Oddly enough, some of John's theology appears in Thomas in these words attributed to Jesus: "I am He who exists from the Undivided. I was given some of the things of my Father" (Saying No. 61). Not incidentally, the text says that he spoke those words to Salome, who was given to reply, "I am Your disciple." Who says there is no evidence that women were not called to be disciples?
Meanwhile, we all love and respect the Atticus of Mockingbird. We probably will not like the original Atticus of Watchman, who, for all we know, may well be closer to the person or persons from whom Ms. Lee first developed the character. I wouldn't bet on the latter novel becoming the classic that the former has been for half a century already.
By the same token, the Jesuses of the familiar biblical gospels, while not necessarily representative of the ones people of the first third of the first century actually may have known, remain the familiar ones to whom believers will cling. Yet, at this remove, we cannot know with anything approaching certainty how much of what is conventionally believed about Jesus or any other characters encountered in scripture comports with what was so.

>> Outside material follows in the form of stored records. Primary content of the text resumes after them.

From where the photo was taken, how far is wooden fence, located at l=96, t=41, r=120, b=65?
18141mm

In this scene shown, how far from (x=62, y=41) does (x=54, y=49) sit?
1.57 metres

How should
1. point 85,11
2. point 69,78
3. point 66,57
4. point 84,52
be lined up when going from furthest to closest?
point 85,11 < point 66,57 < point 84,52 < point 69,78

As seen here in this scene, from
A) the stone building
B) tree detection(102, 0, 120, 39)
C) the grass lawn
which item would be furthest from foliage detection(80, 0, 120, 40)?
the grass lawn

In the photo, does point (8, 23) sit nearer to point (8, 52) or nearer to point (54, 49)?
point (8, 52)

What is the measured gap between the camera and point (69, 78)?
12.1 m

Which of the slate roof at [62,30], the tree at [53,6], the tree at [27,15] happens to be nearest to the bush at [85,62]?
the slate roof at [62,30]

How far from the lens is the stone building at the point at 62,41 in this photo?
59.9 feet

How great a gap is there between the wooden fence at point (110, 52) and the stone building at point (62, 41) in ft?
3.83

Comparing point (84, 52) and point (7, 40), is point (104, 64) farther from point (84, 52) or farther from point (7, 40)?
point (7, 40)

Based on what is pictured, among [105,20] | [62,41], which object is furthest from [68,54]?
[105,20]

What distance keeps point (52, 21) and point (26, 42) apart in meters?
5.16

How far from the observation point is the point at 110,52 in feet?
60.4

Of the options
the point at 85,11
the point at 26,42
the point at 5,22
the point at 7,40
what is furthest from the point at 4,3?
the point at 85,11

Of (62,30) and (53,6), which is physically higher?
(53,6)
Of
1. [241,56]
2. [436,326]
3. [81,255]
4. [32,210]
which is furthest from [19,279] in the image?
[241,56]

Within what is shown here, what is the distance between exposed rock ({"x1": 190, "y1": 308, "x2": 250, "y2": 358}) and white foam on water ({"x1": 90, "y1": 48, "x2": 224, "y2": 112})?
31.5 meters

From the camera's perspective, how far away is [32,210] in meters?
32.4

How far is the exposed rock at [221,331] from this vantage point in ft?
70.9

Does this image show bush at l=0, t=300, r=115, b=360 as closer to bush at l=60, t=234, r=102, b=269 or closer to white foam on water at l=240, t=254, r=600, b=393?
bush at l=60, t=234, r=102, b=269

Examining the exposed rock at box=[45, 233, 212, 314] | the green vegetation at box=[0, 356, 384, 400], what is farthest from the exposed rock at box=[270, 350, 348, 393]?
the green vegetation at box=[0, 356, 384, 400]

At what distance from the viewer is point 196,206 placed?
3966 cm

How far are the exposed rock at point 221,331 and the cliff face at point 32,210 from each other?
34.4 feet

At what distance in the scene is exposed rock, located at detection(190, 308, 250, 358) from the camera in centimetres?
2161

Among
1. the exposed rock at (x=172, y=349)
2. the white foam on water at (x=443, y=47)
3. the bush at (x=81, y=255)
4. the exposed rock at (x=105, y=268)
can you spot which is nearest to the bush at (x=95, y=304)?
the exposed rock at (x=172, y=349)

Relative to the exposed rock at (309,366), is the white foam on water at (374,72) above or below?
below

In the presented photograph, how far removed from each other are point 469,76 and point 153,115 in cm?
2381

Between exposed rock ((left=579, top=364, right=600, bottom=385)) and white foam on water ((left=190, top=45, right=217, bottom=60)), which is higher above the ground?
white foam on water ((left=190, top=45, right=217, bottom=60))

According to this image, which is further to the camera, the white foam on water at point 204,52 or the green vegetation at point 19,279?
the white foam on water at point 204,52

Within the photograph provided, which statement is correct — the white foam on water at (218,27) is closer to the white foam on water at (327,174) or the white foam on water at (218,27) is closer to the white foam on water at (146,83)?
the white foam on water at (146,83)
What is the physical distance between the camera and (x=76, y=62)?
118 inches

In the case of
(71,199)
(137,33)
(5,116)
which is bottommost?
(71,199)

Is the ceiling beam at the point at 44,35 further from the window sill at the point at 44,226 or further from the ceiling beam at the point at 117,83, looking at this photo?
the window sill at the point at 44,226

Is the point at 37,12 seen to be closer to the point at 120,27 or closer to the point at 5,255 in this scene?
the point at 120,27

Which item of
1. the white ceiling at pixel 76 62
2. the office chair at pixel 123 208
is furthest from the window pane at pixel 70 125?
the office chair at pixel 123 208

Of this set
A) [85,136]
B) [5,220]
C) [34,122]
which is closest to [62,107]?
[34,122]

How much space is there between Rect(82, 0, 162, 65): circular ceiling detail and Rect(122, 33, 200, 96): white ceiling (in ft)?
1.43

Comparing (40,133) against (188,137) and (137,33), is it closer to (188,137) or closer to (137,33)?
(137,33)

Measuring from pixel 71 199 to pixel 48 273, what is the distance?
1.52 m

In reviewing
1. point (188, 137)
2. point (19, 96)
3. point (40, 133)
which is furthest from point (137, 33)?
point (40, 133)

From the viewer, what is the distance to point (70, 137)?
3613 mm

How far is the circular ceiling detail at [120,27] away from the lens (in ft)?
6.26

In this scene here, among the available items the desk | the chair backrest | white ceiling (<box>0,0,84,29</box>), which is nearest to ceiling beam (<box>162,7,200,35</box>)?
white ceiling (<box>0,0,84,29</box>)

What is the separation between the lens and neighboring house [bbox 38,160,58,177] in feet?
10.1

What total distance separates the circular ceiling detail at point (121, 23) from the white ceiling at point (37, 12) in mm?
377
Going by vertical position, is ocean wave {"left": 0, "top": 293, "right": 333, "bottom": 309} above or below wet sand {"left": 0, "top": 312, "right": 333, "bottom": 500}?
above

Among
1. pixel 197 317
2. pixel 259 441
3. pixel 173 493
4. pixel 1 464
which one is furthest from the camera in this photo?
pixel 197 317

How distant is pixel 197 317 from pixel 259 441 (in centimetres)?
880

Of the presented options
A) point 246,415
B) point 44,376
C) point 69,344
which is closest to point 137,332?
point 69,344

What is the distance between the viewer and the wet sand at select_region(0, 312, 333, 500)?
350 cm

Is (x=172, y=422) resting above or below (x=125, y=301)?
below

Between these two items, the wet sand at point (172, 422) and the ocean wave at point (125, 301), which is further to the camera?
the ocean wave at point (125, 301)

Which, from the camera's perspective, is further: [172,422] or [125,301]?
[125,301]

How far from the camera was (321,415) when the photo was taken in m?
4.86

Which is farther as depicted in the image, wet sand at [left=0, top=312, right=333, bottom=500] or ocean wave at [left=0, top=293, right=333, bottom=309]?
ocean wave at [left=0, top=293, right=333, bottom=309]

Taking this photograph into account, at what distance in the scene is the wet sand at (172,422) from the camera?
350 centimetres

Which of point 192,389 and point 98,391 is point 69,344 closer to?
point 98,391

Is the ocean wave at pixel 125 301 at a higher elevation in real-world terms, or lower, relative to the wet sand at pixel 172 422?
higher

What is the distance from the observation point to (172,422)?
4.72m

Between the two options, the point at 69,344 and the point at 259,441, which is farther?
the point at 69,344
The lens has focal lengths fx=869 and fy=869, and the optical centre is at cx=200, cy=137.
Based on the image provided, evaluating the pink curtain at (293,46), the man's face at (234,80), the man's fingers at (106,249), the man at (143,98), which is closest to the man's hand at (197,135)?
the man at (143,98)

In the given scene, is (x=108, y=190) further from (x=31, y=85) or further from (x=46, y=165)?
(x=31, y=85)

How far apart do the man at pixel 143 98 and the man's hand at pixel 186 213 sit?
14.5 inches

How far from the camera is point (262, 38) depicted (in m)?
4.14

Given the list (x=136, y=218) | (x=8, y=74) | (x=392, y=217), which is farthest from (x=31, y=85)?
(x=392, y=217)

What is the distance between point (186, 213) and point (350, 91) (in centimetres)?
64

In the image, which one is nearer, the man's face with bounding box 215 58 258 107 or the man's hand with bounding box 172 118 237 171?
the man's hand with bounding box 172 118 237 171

I was fortunate that the Thomas gospel became available for reading and research just as I was entering graduate school, allowing me to study it under the supervision of gifted and patient scholars. As the years have gone along and I have found myself tentatively concluding that the Jesus revealed in the Thomas sayings may actually have existed, I have come to see that if all we had by way of gospels was Thomas, we would be much the poorer.
Some time ago, I made my funeral arrangements because, among other things, I have kept in mind Saying No. 1 of the Thomas gospel: "Whoever finds the interpretation of these sayings will not experience death."